+++ TEXTAUSSCHNITT

Inzwischen habe die Regierung aber einen Strategiewechsel vollzogen, so Oppositionspolitiker Bakradze: "Jetzt wird versucht, das alles finanziell zu ersticken, indem drakonische Strafen verhängt werden wegen angeblicher Straßensperrungen. Diese Strafen übersteigen das Monatsgehalt der normalen Bürger um ein Vielfaches.. Für die Teilnahme an einer Straßensperre können bis zu 5.000 Lari – umgerechnet rund 1.700 Euro – fällig werden. Für nahezu alle Betroffenen eine unerschwingliche Summe. Doch auch die Hilfsfonds der Opposition, die bei solchen Strafen helfen und außerdem die Angehörigen der Inhaftierten unterstützen sollten, wurden von der Regierung eingefroren. Die Repressionen gegen den Protest lassen nicht nach: "Das führt dazu, dass auch internationale Organisationen sagen, dass es sich hier zunehmend um einen autoritären Kurs einer Regierung handelt, die ja nicht einmal legitimiert ist", so Bannach.   

Propaganda schürt Kriegsangst

Der Grund für die politische Kehrtwende von Georgischer Traum ist nicht ganz klar. Sicher ist aber, dass Russlands Überfall auf die Ukraine dabei eine Rolle gespielt hat. "Dieses Abdrehen von Georgien vom demokratischen, pro-europäischen Weg hat kurz nach dem Anfang des Krieges in der Ukraine angefangen", sagt Bakradze. "Da wurde auf einmal begonnen gegen den Westen zu hetzen, was noch vor zwei, drei Jahren in Georgien unvorstellbar war."

Katrin Bannach
Katrin Bannach leitet das Büro der Friedrich-Naumann-Stiftung in Tiflis. Bildrechte: Friedrich Naumann Stiftung für die Freiheit

Auch Katrin Bannach hat nicht nur, aber besonders vor den Wahlen beobachtet, dass Georgischer Traum versucht, Angst zu schüren: "Die Propaganda der Regierung setzt auf Angstmache, dass es zu einem Krieg gegen Russland kommen könnte, angeblich, weil ja die sogenannte westliche Welt Georgien in den Krieg treiben möchte." Die Menschen in Georgien, das ja bereits jetzt zum Teil von russischen Truppen besetzt ist, würden sich vor Instabilität fürchten und dann den Georgischen Traum wählen. Tatsächlich wird diese Lüge von einer "globalen Kriegspartei", der auch die "Anführer der radikalen Georgischen Opposition" angehören, auch von Ministerpräsident Irakli Kobachidse verbreitet – unter anderem auf X. Dort behauptet Kobachidse die Verantwortlichen für den Angriffskrieg auf die Ukraine wären u.a. in Brüssel zu finden – und nicht im Kreml.

++++++
+++ GEGEBENE INFORMATIONEN

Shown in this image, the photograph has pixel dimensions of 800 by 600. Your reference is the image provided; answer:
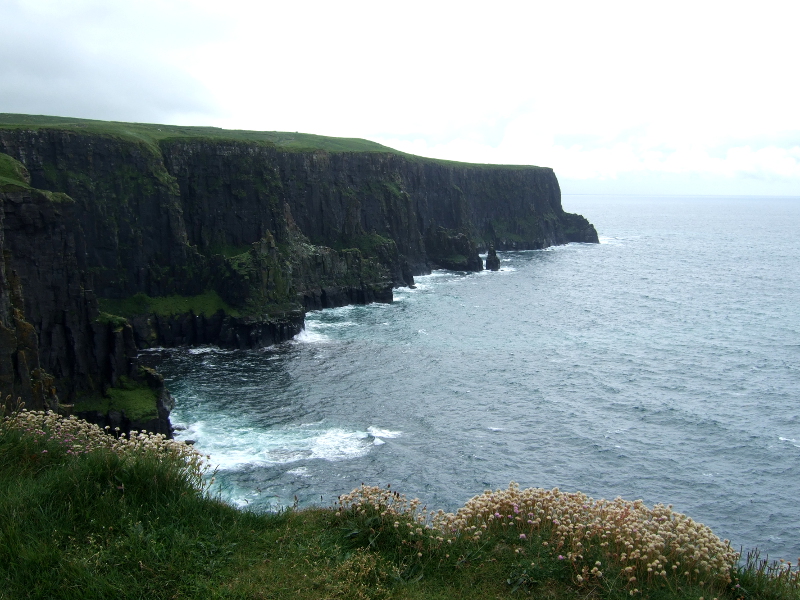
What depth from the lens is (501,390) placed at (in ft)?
201

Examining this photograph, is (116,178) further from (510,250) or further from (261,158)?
(510,250)

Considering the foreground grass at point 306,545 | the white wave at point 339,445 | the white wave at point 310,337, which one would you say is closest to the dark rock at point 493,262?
the white wave at point 310,337

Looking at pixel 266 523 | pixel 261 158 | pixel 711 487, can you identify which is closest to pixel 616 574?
pixel 266 523

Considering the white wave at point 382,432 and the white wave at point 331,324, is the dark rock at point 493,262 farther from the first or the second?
the white wave at point 382,432

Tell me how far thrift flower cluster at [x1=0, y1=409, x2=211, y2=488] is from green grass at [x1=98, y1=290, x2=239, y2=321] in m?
63.9

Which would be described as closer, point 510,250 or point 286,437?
point 286,437

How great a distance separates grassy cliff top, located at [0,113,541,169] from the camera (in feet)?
285

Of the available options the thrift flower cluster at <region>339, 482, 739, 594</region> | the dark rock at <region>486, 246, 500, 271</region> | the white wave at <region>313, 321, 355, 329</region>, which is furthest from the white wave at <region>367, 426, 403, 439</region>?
the dark rock at <region>486, 246, 500, 271</region>

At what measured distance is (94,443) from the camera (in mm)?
17078

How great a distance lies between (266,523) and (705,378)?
59972 mm

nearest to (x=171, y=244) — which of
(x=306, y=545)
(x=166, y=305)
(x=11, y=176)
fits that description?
(x=166, y=305)

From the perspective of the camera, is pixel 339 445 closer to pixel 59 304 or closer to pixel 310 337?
pixel 59 304

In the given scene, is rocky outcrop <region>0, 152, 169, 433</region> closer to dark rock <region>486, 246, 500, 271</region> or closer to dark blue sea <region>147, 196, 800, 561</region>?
dark blue sea <region>147, 196, 800, 561</region>

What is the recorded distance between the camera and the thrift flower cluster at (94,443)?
621 inches
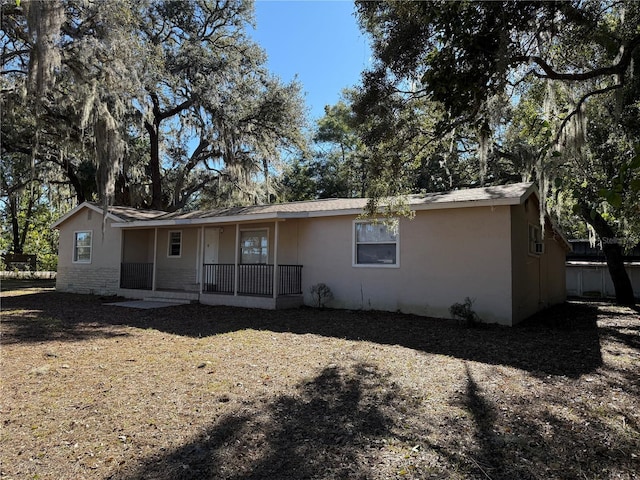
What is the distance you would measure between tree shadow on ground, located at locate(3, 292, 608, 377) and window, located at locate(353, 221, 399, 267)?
125cm

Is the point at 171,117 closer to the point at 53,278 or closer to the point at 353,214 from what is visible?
the point at 53,278

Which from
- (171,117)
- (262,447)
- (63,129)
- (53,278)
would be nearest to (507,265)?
(262,447)

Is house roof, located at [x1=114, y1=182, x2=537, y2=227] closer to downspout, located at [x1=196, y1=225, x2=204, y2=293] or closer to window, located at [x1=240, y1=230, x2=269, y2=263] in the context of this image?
downspout, located at [x1=196, y1=225, x2=204, y2=293]

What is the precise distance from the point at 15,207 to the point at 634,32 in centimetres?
3584

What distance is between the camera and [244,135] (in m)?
18.0

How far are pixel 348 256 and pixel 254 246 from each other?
11.6ft

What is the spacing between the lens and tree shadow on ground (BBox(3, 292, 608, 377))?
236 inches

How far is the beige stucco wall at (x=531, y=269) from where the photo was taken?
869 cm

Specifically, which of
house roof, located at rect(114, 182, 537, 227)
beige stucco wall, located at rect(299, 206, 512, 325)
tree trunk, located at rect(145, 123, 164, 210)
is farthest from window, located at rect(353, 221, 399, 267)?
tree trunk, located at rect(145, 123, 164, 210)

++++++

AUFGABE 1
Beantworte anhand des Textausschnitts:
(a) Wie hoch kann die Strafe für die Teilnahme an einer Straßensperre höchstens ausfallen?
(b) Wann hat nach Bakradze die Abkehr Georgiens vom demokratischen, pro-europäischen Weg begonnen?
(c) Welches Büro leitet Katrin Bannach?
AUFGABE 2
Gib die Passage aus dem Textausschnitt wortgetreu wieder, beginnend mit „Auch Katrin Bannach“ und weiter bis einschließlich „nicht im Kreml.“.
Verwende ausschließlich den Textausschnitt.

RICHTIGE LÖSUNG 1
(a) Bis zu 5.000 Lari, umgerechnet rund 1.700 Euro.
(b) Kurz nach dem Anfang des Krieges in der Ukraine.
(c) Das Büro der Friedrich-Naumann-Stiftung in Tiflis.

RICHTIGE LÖSUNG 2
Auch Katrin Bannach hat nicht nur, aber besonders vor den Wahlen beobachtet, dass Georgischer Traum versucht, Angst zu schüren: "Die Propaganda der Regierung setzt auf Angstmache, dass es zu einem Krieg gegen Russland kommen könnte, angeblich, weil ja die sogenannte westliche Welt Georgien in den Krieg treiben möchte." Die Menschen in Georgien, das ja bereits jetzt zum Teil von russischen Truppen besetzt ist, würden sich vor Instabilität fürchten und dann den Georgischen Traum wählen. Tatsächlich wird diese Lüge von einer "globalen Kriegspartei", der auch die "Anführer der radikalen Georgischen Opposition" angehören, auch von Ministerpräsident Irakli Kobachidse verbreitet – unter anderem auf X. Dort behauptet Kobachidse die Verantwortlichen für den Angriffskrieg auf die Ukraine wären u.a. in Brüssel zu finden – und nicht im Kreml.